• _Request 1_
According to the passage on punched-card technology, what did each hole in a loom card represent?
• _Request 2_
Output the stretch of the passage on punched-card technology from "World War II" through "already been mentioned.".
• _Request 3_
Pick up the passage on punched-card technology after its final sentence and continue writing it.

• _Selected extract_

-*-*-

World War II brought even more, almost innumerable. The invention of the radial engine, the diving gas tank, mass media, the radio, vaccuum tubes and transistor crystals, radar, rocket & jet technology, and others that have already been mentioned.
As a final example, let me follow a technological string for a moment: In the early 19th century Europe was very into Indian, Persian, Afghan, etc. rugs and blankets; very fashionable. The problem was it took months or even years to complete some of the nicer and more complex designs, so a Scotsman (name forgotten - I apologize) who emigrated to New England got the idea to use punched cards on looms. The loom was rigged to a card with specific holes punched in it, each hole representing a specific color thread. As the loom spun, hooks attached to the advancing loom were dragged across the card, and each time it hit a hole, it added that color thread to the design laid out by the holes in the card. In this way, a very complex and expensive-looking eastern-style rug could be made in days instead of months. Woohoo! The wooden loom was known as Hardware, and the cards became known as software. (Can you see where this is going?) Two generations later, a descendant of the obviously by-then wealthy family of the Scotsman who invented this textile technology was working in a comfortable U.S. government job, collecting the numbers for the 1900 census. He applied the technology he'd learned by using the textile cards with holes punched in them to keep data for the census; hole here meant red hair, hole there meant blonde, hole here meant blue eyes, hole there meant brown, etc. He quit his Government job and used these cards towards two practical office inventions; the typewriter and a primitive kind of calculator. He founded a company, International Business Machine, that I think is still active today... (IBM)

-*-*-

• _Recorded information_
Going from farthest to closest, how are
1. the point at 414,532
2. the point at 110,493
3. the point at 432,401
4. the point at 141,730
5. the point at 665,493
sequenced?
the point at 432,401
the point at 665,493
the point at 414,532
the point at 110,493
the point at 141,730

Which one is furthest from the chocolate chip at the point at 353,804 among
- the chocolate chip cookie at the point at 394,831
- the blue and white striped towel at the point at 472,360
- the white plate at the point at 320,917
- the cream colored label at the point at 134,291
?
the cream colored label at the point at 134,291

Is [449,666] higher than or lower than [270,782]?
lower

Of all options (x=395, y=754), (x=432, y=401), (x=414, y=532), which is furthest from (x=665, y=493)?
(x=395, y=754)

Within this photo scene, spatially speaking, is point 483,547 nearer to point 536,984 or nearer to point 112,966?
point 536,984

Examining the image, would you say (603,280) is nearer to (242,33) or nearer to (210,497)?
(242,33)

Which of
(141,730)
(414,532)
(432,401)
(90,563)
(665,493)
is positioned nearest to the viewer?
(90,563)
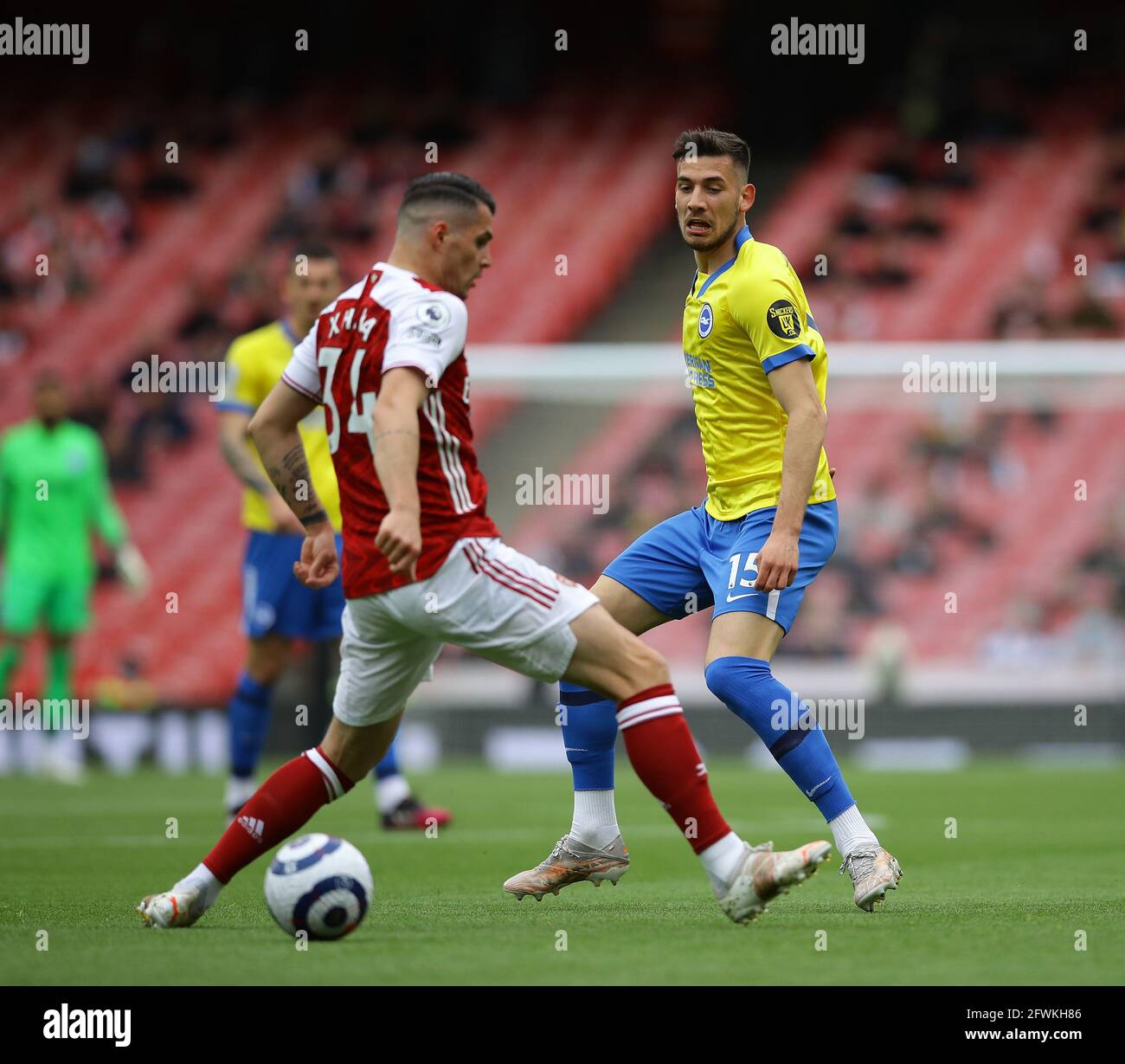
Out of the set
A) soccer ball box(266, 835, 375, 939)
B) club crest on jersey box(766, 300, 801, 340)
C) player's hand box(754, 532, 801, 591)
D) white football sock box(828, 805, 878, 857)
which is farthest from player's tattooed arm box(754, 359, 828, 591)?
soccer ball box(266, 835, 375, 939)

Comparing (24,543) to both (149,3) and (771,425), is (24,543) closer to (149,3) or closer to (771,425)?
(771,425)

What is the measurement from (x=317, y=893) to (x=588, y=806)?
→ 1.44 metres

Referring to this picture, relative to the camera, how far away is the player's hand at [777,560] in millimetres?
5781

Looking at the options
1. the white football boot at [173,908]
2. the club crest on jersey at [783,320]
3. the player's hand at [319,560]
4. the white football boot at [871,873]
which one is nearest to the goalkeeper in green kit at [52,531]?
the player's hand at [319,560]

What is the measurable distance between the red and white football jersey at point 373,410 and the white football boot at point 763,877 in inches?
46.4

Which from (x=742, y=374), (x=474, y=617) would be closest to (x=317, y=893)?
(x=474, y=617)

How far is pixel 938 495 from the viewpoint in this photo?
17547 millimetres

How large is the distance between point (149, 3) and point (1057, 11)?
12.8 m

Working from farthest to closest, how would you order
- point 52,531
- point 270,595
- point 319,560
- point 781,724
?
point 52,531
point 270,595
point 781,724
point 319,560

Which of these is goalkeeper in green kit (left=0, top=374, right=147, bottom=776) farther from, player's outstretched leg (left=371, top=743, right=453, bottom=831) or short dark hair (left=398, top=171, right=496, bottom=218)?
short dark hair (left=398, top=171, right=496, bottom=218)

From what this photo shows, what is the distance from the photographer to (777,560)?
578cm

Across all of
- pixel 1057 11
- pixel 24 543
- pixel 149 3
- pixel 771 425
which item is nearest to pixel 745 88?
pixel 1057 11

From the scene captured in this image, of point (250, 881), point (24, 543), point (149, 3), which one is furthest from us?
point (149, 3)

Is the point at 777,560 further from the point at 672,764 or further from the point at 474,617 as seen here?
the point at 474,617
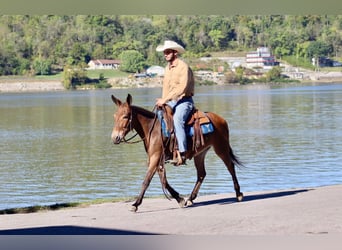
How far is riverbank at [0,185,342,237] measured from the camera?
5578 mm

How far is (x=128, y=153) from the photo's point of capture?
59.1 ft

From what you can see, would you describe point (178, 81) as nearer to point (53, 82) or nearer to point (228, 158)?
point (228, 158)

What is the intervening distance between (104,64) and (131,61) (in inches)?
107

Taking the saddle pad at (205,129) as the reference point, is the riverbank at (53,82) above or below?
below

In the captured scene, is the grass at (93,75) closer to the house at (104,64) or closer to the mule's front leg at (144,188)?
the house at (104,64)

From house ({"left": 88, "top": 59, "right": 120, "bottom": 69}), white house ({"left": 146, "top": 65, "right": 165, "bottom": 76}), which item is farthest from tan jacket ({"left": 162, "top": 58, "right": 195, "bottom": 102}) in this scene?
white house ({"left": 146, "top": 65, "right": 165, "bottom": 76})

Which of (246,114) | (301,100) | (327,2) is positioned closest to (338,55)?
(301,100)

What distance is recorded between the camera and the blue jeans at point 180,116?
21.9 ft

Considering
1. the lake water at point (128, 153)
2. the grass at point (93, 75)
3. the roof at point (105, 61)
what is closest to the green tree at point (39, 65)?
the grass at point (93, 75)

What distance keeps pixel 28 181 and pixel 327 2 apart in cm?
802

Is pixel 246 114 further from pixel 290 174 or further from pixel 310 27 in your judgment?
pixel 290 174

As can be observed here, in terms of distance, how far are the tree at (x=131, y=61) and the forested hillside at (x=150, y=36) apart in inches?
8.9

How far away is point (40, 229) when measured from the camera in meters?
5.79

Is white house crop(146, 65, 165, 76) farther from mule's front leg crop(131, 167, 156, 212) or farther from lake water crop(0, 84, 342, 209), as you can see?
mule's front leg crop(131, 167, 156, 212)
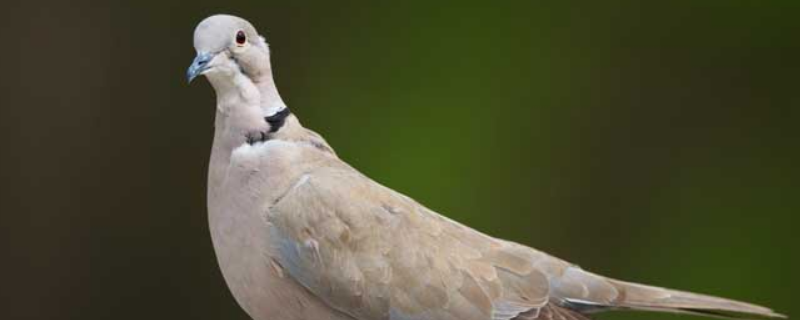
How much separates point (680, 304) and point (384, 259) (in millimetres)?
536

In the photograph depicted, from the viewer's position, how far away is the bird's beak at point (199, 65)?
6.05 feet

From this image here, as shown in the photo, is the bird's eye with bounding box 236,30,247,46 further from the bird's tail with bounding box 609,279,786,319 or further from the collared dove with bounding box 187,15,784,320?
the bird's tail with bounding box 609,279,786,319

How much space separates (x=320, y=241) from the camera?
6.63 feet


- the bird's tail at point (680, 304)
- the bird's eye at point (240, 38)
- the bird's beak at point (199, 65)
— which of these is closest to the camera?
the bird's beak at point (199, 65)

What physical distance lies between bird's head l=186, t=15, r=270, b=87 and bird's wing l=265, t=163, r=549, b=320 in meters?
0.21

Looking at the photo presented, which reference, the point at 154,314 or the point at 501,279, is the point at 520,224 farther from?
the point at 501,279

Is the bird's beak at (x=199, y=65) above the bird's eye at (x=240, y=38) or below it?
below

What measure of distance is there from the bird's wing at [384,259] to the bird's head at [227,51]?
0.21 metres

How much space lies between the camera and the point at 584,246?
373 cm

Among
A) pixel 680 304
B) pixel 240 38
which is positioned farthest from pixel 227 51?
pixel 680 304

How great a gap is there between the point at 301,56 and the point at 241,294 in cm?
173

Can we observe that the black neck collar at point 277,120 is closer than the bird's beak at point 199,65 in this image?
No

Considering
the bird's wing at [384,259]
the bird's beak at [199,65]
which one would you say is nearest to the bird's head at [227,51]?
the bird's beak at [199,65]

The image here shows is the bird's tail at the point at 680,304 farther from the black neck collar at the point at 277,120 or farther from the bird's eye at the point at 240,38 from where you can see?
the bird's eye at the point at 240,38
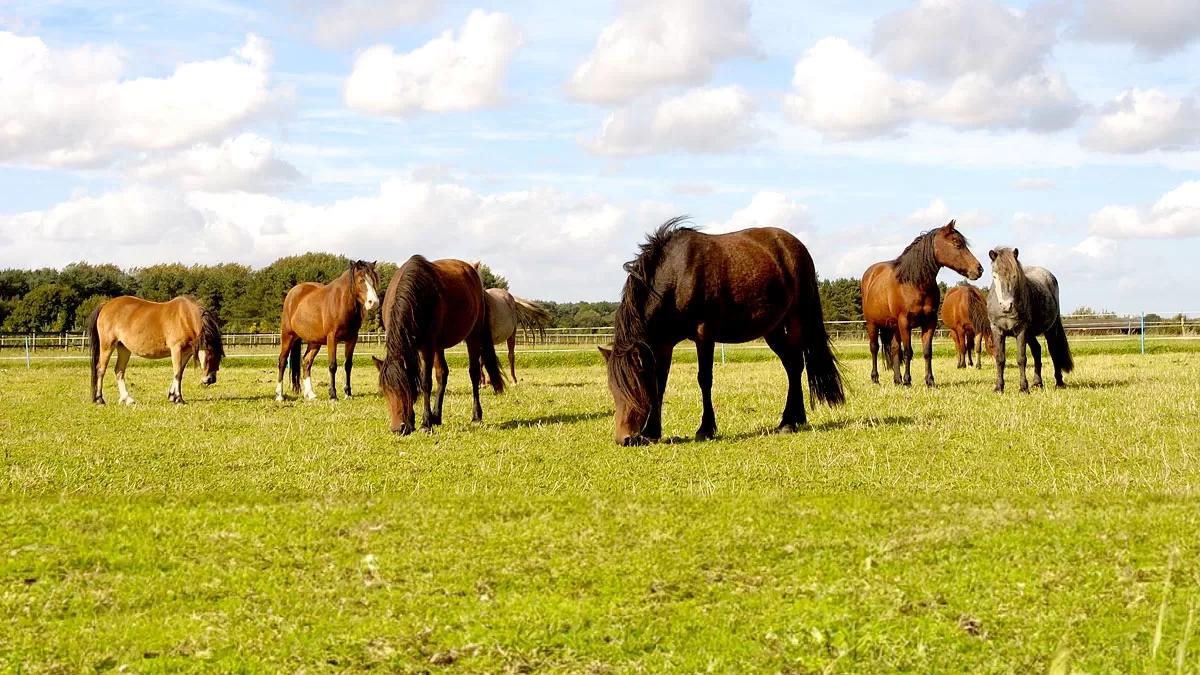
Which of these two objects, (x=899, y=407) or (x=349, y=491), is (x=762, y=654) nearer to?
(x=349, y=491)

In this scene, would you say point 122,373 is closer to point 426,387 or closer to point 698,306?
point 426,387

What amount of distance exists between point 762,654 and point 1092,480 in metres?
4.58

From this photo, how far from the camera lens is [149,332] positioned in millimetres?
17875

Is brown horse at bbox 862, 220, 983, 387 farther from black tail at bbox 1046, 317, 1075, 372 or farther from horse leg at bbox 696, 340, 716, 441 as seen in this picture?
horse leg at bbox 696, 340, 716, 441

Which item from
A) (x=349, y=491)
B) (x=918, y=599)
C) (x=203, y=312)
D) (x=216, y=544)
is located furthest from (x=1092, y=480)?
(x=203, y=312)

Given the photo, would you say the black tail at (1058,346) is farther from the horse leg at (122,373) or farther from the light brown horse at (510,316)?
the horse leg at (122,373)

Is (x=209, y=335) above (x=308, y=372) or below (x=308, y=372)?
above

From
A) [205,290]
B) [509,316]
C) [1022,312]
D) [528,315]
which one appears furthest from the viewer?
[205,290]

-*-*-

• _Task response 1_
Each hole represented a specific color thread.

• _Task response 2_
World War II brought even more, almost innumerable. The invention of the radial engine, the diving gas tank, mass media, the radio, vaccuum tubes and transistor crystals, radar, rocket & jet technology, and others that have already been mentioned.

• _Task response 3_
Taking this farther, in World War II the U.S. government needed to be able to colect and store vast quantities of intelligence and information about things going on literally all over the world. IBM used that punch-card technology to invent the first primitive data storage units, that we could call the first real computers. After the war, when the Cold War brought a new threat of world-wide confrontation, the United States needed some way of collecting and storing data about radar sites and spying technologies all over the globe to make the sure the Soviets weren't attempting a sneak-attack; and IBM came back with the answer in teh form of the first primitive networks. The Americans wanted to know in real time what the Soviets were doing all over the world, and the IBM networks were able to do this for them. These networks entered the civilian world through the newly-created airline industry, which needed to keep track of customers booking flighst from all over. That direct network links could facilitate direct communications, not just data transfers, was something the U.S. military hit on the late 1960s though this technology wouldn't catch on in the civilian world until a decade later (e-mail). Thus was born the internet and eventually the "WWW". (Only in the 1970s were the punch cards finally tossed in favor of microchips.)
So there's a story of a technology that was buffeted and developed by the necessity of war and potential war.